Фрагмент страницы
Семиотическая система понимается как состоящая из «абстрактных клеток» элементов, которые могут дробиться до бесконечности (слово – морфема – фонема – различительный признак [частица]); семиосфера имеет диахроническую глубину, поскольку обладает памятью, но это – не время, и мир предстает как структура: время-пространство есть только пространство, априорные формы сознания сведены к геометрии пространственного размещения в пределах системы-структуры; такой взгляд на знак исходит из знания и направлен на идею (нео-концептуализм), почему и утверждается тождество слово-вещь, что, в свою очередь, вызывает представление о семиотике культуры как просто об определенном объеме информации (культура как порождение, обмен и накопление информации). Избыточность такой информации порождает устойчивые клише и фикции не-культуры, что увеличивает энтропию и ведет к новому хаосу.
Ясно, что и
«сознание без коммуникации невозможно. В этом смысле можно сказать, что диалог предшествует языку и порождает его» (Лотман 1992: 19).
Равным образом и «Текст» в семиотическом смысле есть основное понятие современной культуры («культурный текст» в «парадигме культуры»), а культура предстает как совокупность потенциальных текстов (там же: 68). Раньше Лотман (1970: 7) утверждал, что культура – система знаков и языка, т.е. говорил о культуре как сумме не только текстов, но и «грамматик» (правил, законов):
«В первом случае правильно то, что существует, во втором – существует то, что правильно» (там же: 36)
(гегельянские мотивы).
В преобразованиях культурных парадигм более важным моментом признается конец, чем начало (там же: 52); каузальные и телеологические векторы меняются местами («будущее появляется как прошлое»).
Лингвистические термины экстраполируются в отношении к культуре (система, парадигма и пр.) и при этом выдаются за семиотику знака. Всё это вместе и есть колебание между неоконцептуализмом и неореализмом, причем происходит подмена словесного знака культурным знаком (текстом).
Устанавливается три класса интеллектуальных объектов: сознание человека, текст и культура (как коллективный интеллект) – между ними структурное и функциональное подобие.

Условие задания
Продолжите рассуждение о семиотике культуры у Лотмана, начав сразу после его последнего предложения. Материал для выполнения задания не требуется.

Исходные данные
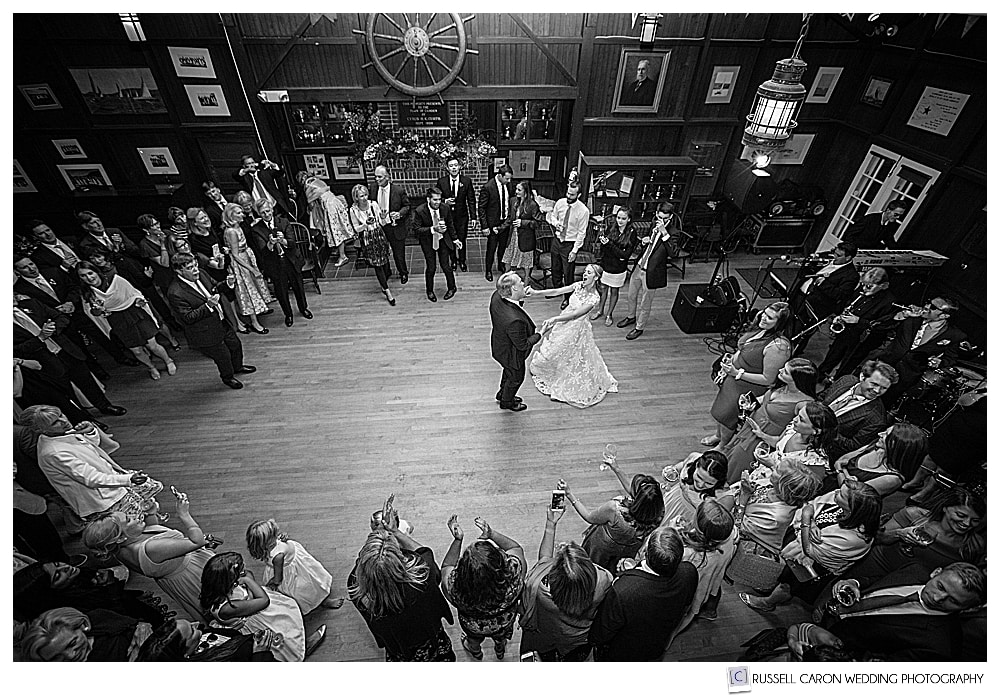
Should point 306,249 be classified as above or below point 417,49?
below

Результат выполнения
Как и всякого феноменолога, Лотмана интересует не значение слова, а смысл текста: смыслообразование как порождение феномена. В своем объекте феноменологист ищет инвариант, используя текстопорождающие бинарные структуры: не трехмерное пространство вне меня как воплощение явления, но два полушария моего мозга как моделирование феномена.
Понятно, что и «семиотическая личность» не просто яркая личность, но глубокая индивидуальность (персонализм и почтение к творческому началу свободного творца феноменов-инвариантов).
Естественно, что возможно не развитие семиотической системы (динамика исключена при моделировании типологических инвариантов), а ее преобразование в связи с появлением новых элементов (там же: 92). Согласно этому утверждению, внесистемное просто не существует, но, поскольку система есть модель общих отношений (инвариант феномена), то осуществляется идея, тогда как реальность (эмпирическую) ей воссоздают. Это также взгляд со стороны идеи (концептуализм), которая абсолютизируется с верой в термин.
«Власть слов ради слов – поэтический номинализм» –
«реальность как бы превращается в слова».
Признанием того, что единственная, даже и высокоорганизованная семиотическая система еще не составляет культуры, необходимы как минимум две системы (Lotman, Uspenskij etc. 1975: 75), авторы снимают многие вопросы, которые можно было бы им предложить. Например, относительно «культурного языка» (литературного языка), проблема которого интересует одного из авторов (Успенский 1983). Тут и возникает его идея «диглоссии», двуязычия, билингвизма и проч.: «другой язык всегда иерархически выше», он служит образцом «для порождения текстов», но система всегда базируется на естественном языке. Возникает расхождение (на примере древнерусской языковой ситуации) между системой естественного языка и нормой «другого языка», на основе которого «создаются тексты». Система и тексты не сводимы в общей структуре данного времени / пространства. Есть ли это – культура?
Итак, сотрудники Ю.Μ. Лотмана, как и он сам, изучали не явления сущностей, а именно феномены собственного сознания. Феномен в феноменологии есть «себя-в-себе-самом-обнаруживающее» в личной интуиции – в отличие от явления, которое символически указывает на сущее. Феномен открывает себя, явление скрывает другое (Гайденко 1963: 51), т.е. феномен лежит на поверхности описания, но может быть представлен в различных вариантах, тогда как явление сущности требует усиленной работы разума и всегда предстает как единственный инвариант. Переводя на эмический уровень определений, получим вывод: структурализм Лотмана изучал не значение, а значимость (текстов) – максимально отчужденные от Сущего сущности сознания, имеющие эстетическую ценность, но никак не научную.
Классический феноменологизм оставляет символ вне сферы своих интересов, поскольку как содержательная форма концепта символ обретается в сфере co-знания, от которого феноменологизм отталкивается, и в той мере, в какой символ приравнен к вещи (см. п. 5 – классификацию знаков Пирса). Но логика развертывания концепта в конце концов приводит к тому, что феноменолог вынужден говорить о символе, правда, видеть символ он может лишь сквозь увеличительное стекло понятия, столь дорогой ему формы представления концепта.
Культуролог же по существу только о символе и рассуждает, хотя именует его иначе, чаще всего мифом. Неявно признается, что вовсе не текст – предмет поклонения готового знания, а именно символ является основанием культуры.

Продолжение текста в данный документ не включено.